Comprehensive Summary
This study was conducted by Blondeau et al. where they examined whether AI-based CT imaging can reliably measure sarcopenia and whether sarcopenia predicts survival outcomes within patients who have muscle-invasive bladder cancer. The research was conducted as a retrospective study analyzing clinical, biological, and imaging data from bladder cancer patients who were being treated with neoadjuvant chemotherapy and then a cystectomy. Pre-treatment and pre-surgery CT scans were analyzed using both manual measurements and an AI-based deep learning tool with a focus on skeletal muscle area at the L3 level to determine sarcopenia through specific criteria. The study showed that AI-based skeletal muscle area measurements were highly consistent with manual measurements, having strong correlations, minimal measurement bias, and notable inter-observer agreement. The prevalence of sarcopenia varied widely depending on the definition used, ranging from 32.2% to 54%, and undernutrition before surgery was present in 12.6% of patients. Sarcopenia, defined by Prado’s criteria before chemotherapy and before surgery, as well as by Caan’s criteria before surgery, was associated with worse overall survival, while only Prado-defined sarcopenia before chemotherapy was associated with poorer progression-free survival. Furthermore, undernutrition and elevated neutrophil-to-lymphocyte ratio before surgery were strongly associated with reduced overall survival. The discussion shows that AI-based assessment of body composition is a reliable, rapid, and reproducible alternative to manual segmentation and has the potential to be integrated into routine evaluation of patients with muscle-invasive bladder cancer.
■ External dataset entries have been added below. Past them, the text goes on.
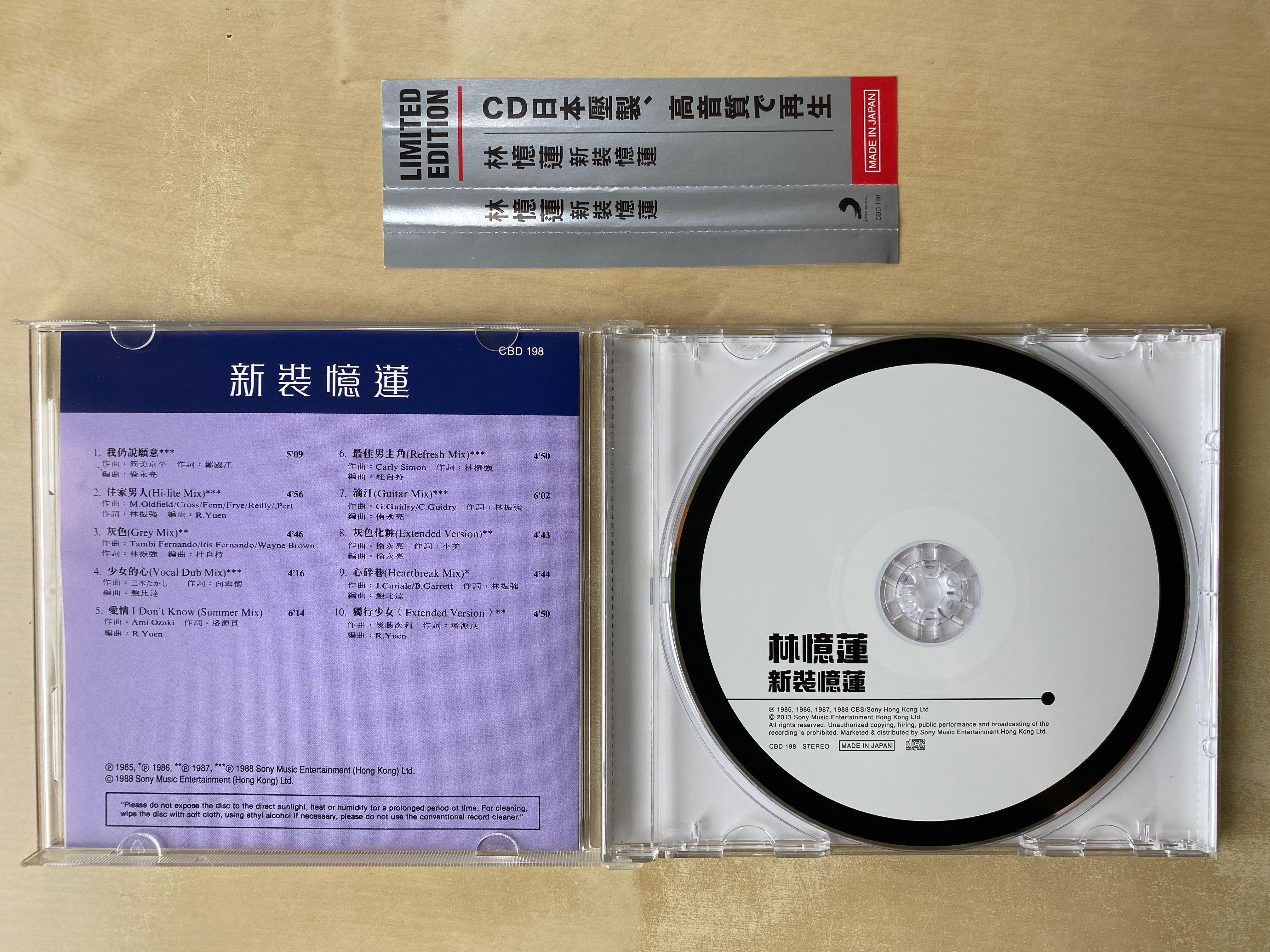 CD丨林憶蓮新裝憶蓮(完全生產限定盤) / Sandy Lam New Song + Super
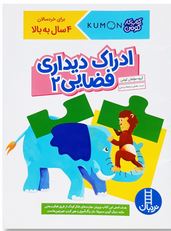 کتاب کار کومن : ادراک دیداری فضایی 2 (مولفان کومن.بخش ترجمه نردبان)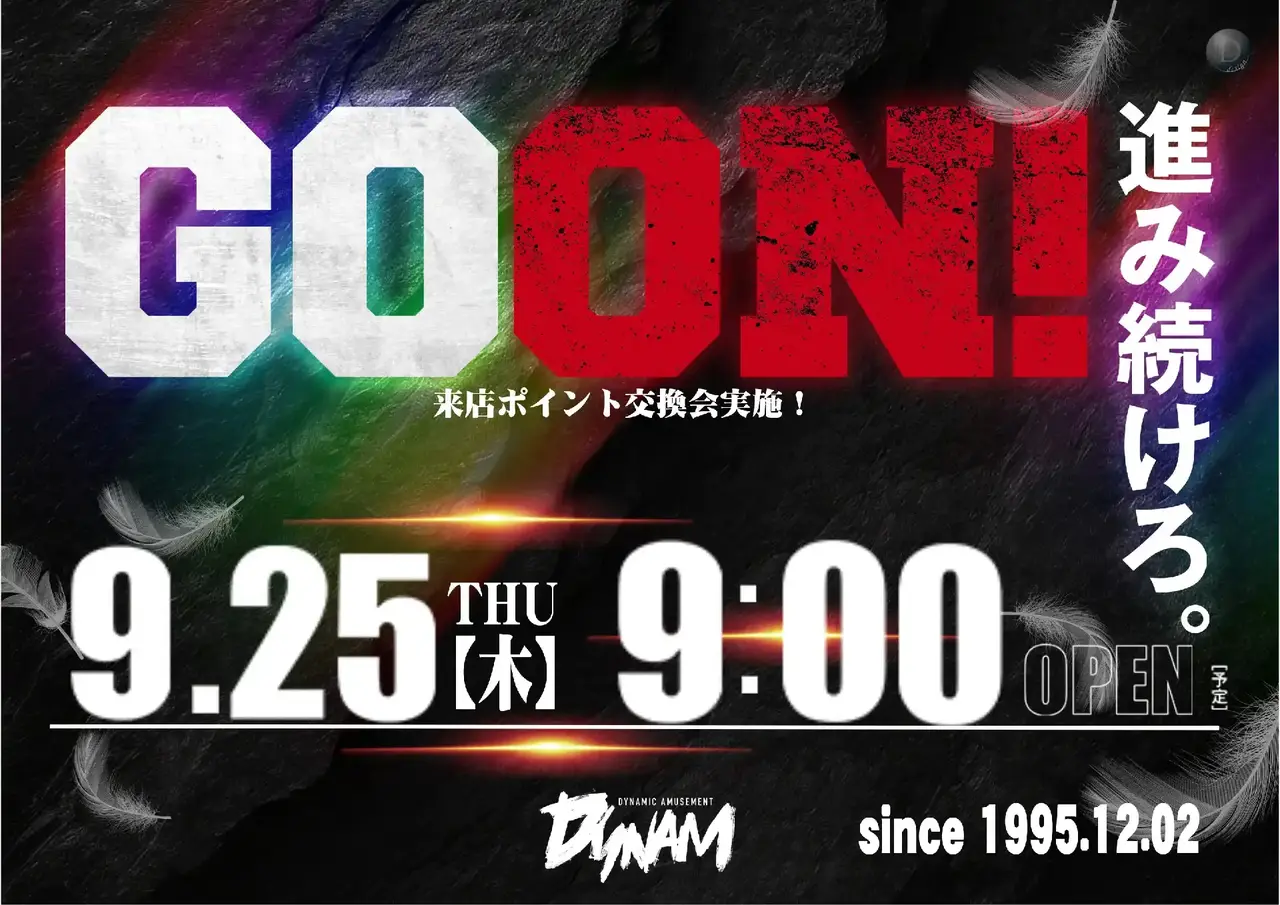 0925_pst_%e6%9d%a5p_h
It also emphasizes that sarcopenia is associated with poorer survival, but should be interpreted alongside other clinical and biological factors rather than as a standalone prognostic marker.
Outcomes and Implications
This research is important because it demonstrates that AI-based body composition analysis can accurately identify sarcopenia, which is a clinically meaningful prognostic factor in muscle-invasive bladder cancer, where standardized definitions and routine assessment are currently lacking. The findings suggest that AI tools could be used to combine sarcopenia assessment into routine imaging workflows to improve risk stratification and personalize treatment decisions. While the AI software shows strong reliability, it is currently a research tool and not yet validated for clinical decision-making.